Equally, he gives vivid details of life for the 40 million people who still live in shanty towns, based on his personal visits. He describes one such town, where “several hundred people shared one bathroom”, and people didn’t dare to burn coal at night for fear of carbon monoxide poisoning. They instead “not only had to cover themselves with quilts, but also keep their daytime clothes on”.
He is also very revealing about China’s continuing dependence on exports, due to its need for jobs – saying 30m are employed directly, and 100m indirectly. This leads him on to recognise that “a trade war has emerged. Every country is trying to protect its own industries”.
He then goes on to spell out his two key targets for the economy:
- Growth of 7.5%. He says detailed analysis shows each 1% of GDP growth equals 1.3 – 1.5m jobs. So 7.5% is the minimum needed to maintain unemployment at the current 4% level
- Consumer price inflation of less than 3.5% . Food is 33% of the index, and so low inflation is essential for social stability
In addition, there are targets for reducing environmental pollution and improving food safety, which he describes as being key enablers for “ensuring long-term, sustainable and healthy economic growth”.
But running through the speech is a sense of growing concern, for example:
“I want to emphasize that there are many risks and challenges on the road ahead, such as fiscal and financial risks, the irrational industrial structure, weak agricultural foundation, resources and environmental constraints, and weak technical innovation. Emerging economies are catching up with us and developed countries have advanced economies and technology. These two aspects are squeezing our economic development from two sides. It is not easy to maintain sustained and healthy economic growth. We must think of adversity in times of prosperity, become more aware of hidden risks, and prepare well for a complicated and difficult situation.”

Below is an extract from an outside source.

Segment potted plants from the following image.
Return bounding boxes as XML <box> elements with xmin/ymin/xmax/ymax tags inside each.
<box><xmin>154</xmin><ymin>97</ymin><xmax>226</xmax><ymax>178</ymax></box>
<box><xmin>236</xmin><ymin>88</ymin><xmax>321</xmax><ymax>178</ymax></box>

Thus it is perhaps no surprise that he summarises the speech by repeating his oft-used metaphor about today’s task being the equivalent of “cutting one’s own wrist“:
“We are resolved to reform comprehensively and to promote it with the determination of a warrior cutting one’s own wrist. The reforms include disclosing our fiscal budget, cutting down public expenses, financial reforms including liberalizing interest rates, making loans more available for small and micro businesses and lowering costs. Of course reforms will intrude on vested interest. But since reform is aimed at the people’s interest, and there is no bigger interest than that of improving the lives of tens of millions of workers, so we must proceed without hesitation.”
There couldn’t be a more powerful reminder of the difficulties that China now faces. Any company simply assuming that everything will work out as intended, is therefore taking an awful lot on trust. As China Daily’s editor warns:
“Reform may not be a good thing for China’s many listed companies. It is certainly not going to be as comfortable a business environment as one under government protection and monopoly. This is because many of these companies belong to the sclerotic status quo and are ill-prepared for change. Virtually all manufacturing-centered companies fall into this category because, until now, they have depended on government-regulated prices for energy, resources and utilities.”